### EXERCISE
Reproduce exactly the lines from the line containing "Spatially speaking, which" through the end of the records below, including both ends, and nothing else.

Data listing:
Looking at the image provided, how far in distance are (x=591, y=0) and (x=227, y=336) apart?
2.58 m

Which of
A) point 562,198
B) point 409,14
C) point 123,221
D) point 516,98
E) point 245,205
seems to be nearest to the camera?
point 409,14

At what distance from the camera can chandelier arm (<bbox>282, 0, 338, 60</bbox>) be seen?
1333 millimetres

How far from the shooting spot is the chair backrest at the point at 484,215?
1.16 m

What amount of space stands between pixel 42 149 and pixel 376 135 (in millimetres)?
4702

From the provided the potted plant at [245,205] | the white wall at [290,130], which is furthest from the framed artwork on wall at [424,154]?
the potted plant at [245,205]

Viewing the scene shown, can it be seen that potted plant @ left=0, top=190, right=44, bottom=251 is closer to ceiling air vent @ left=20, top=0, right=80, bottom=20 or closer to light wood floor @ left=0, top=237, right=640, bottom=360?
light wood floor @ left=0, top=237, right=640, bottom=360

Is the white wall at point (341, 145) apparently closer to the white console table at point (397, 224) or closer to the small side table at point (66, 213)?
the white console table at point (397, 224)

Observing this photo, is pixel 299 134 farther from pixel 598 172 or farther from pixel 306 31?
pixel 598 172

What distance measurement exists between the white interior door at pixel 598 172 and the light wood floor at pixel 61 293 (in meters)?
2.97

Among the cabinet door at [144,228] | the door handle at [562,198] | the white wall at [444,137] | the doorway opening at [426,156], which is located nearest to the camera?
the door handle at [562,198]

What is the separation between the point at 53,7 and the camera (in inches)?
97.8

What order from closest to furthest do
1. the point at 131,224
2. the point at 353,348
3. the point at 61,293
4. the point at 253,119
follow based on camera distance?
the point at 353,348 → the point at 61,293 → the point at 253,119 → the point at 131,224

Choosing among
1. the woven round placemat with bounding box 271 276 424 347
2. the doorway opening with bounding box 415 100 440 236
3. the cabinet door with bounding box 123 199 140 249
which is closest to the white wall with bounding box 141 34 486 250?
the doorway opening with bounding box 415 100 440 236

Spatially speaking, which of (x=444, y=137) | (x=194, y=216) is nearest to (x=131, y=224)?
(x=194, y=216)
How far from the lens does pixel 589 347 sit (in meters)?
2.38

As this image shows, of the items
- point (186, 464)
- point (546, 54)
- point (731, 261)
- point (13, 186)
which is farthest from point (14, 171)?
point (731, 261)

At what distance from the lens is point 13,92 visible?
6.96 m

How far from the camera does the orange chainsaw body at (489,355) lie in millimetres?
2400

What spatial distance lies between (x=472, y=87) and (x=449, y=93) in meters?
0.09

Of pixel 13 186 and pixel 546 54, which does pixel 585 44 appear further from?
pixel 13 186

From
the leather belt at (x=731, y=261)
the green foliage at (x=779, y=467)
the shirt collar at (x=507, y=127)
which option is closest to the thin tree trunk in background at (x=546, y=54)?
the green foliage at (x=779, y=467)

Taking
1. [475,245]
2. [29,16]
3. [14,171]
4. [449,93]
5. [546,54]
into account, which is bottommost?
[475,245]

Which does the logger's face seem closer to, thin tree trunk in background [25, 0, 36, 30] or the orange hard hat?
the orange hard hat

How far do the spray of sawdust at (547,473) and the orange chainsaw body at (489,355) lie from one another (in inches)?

### EXERCISE ANSWER
Spatially speaking, which of (x=444, y=137) | (x=194, y=216) is nearest to (x=131, y=224)?
(x=194, y=216)
How far from the lens does pixel 589 347 sit (in meters)?
2.38

As this image shows, of the items
- point (186, 464)
- point (546, 54)
- point (731, 261)
- point (13, 186)
which is farthest from point (14, 171)?
point (731, 261)

At what distance from the lens is point 13,92 visible?
6.96 m

How far from the camera does the orange chainsaw body at (489,355) lie in millimetres?
2400

What spatial distance lies between (x=472, y=87) and (x=449, y=93) in meters?
0.09

Of pixel 13 186 and pixel 546 54, which does pixel 585 44 appear further from?
pixel 13 186

From
the leather belt at (x=731, y=261)
the green foliage at (x=779, y=467)
the shirt collar at (x=507, y=127)
which option is closest to the thin tree trunk in background at (x=546, y=54)?
the green foliage at (x=779, y=467)

Taking
1. [475,245]
2. [29,16]
3. [14,171]
4. [449,93]
5. [546,54]
into account, which is bottommost?
[475,245]

Which does the logger's face seem closer to, thin tree trunk in background [25, 0, 36, 30] or the orange hard hat?
the orange hard hat

How far do the spray of sawdust at (547,473) and the orange chainsaw body at (489,355) lie from one another (in inches)?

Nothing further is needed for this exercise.